** Start Source text **

Alvin  Dixon (born March 15, 1993) is a Liberian international defender who formerly played for Lao Toyota FC. He played for LISCR FC in 2011 before moving to Israelis side Hapoel Nazareth Illit and later 2014 moved to Asia where he is one of the best defenders in Lao top league for the two half (2\1)seasons. During the 2014 season, Dixon displayed quality with Lane Xang United FC as center back, the season created path for him to sign with Lao Toyota FC.

Club career
Dixon started his youth football with Telecom FC and later joined LPRC Oilers; he was one of the fastest defenders during his days at both clubs. In 2011 he got called to the Liberian national Under-20 national team, signed with LISCR FC in the Liberia top flight and went on to win the championship also appeared in the Confederation of African Football champions League (CAF champions League). In 2012 the center defender Alvin Dixon rejoined his former club LISCR FC in Liberia after playing half season for Hapoel Nazareth Illit in Israel due to serious injury. He was a solid leg for the club during the CAF Champion league fixture against Ghanaian club Berekum Chelsea in both home and away games.

** End Source text **
** Start Source excerpt **

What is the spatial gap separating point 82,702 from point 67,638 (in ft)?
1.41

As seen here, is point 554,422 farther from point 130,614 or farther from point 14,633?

** End Source excerpt **

# [What is asked]
A) Determine whether each statement below agrees with the Alvin Dixon text above. Answer yes or no for each, quoting the words of the text that decide it.
(i) Dixon played for LISCR FC in 2011.
(ii) Dixon began his youth football with LPRC Oilers.
(iii) Dixon played a full season for Hapoel Nazareth Illit.
B) Duplicate the stretch of the Alvin Dixon text from "Club career" through "and away games.".
C) Carry on the Alvin Dixon text, beginning after its last sentence.

# [Responses to the exercise]
A)
(i) Yes: "He played for LISCR FC in 2011"
(ii) No: "Dixon started his youth football with Telecom FC and later joined LPRC Oilers"
(iii) No: "after playing half season for Hapoel Nazareth Illit in Israel"

B)
Club career
Dixon started his youth football with Telecom FC and later joined LPRC Oilers; he was one of the fastest defenders during his days at both clubs. In 2011 he got called to the Liberian national Under-20 national team, signed with LISCR FC in the Liberia top flight and went on to win the championship also appeared in the Confederation of African Football champions League (CAF champions League). In 2012 the center defender Alvin Dixon rejoined his former club LISCR FC in Liberia after playing half season for Hapoel Nazareth Illit in Israel due to serious injury. He was a solid leg for the club during the CAF Champion league fixture against Ghanaian club Berekum Chelsea in both home and away games.

C)
Award
The Liberian defender won the Liberia league and moved to Laos in 2014, he won the championship with Laos Toyota FC in October 2015. Dixon picked up best defender award during his days in the Liberian league and now he is one of the best of Laos Toyota FC.

International
The Liberian defender played for the Liberia National Team U-20(Junior Lone
Star) 12 times and Senior National Team (Lone Star) 3 times making his debut in 2012.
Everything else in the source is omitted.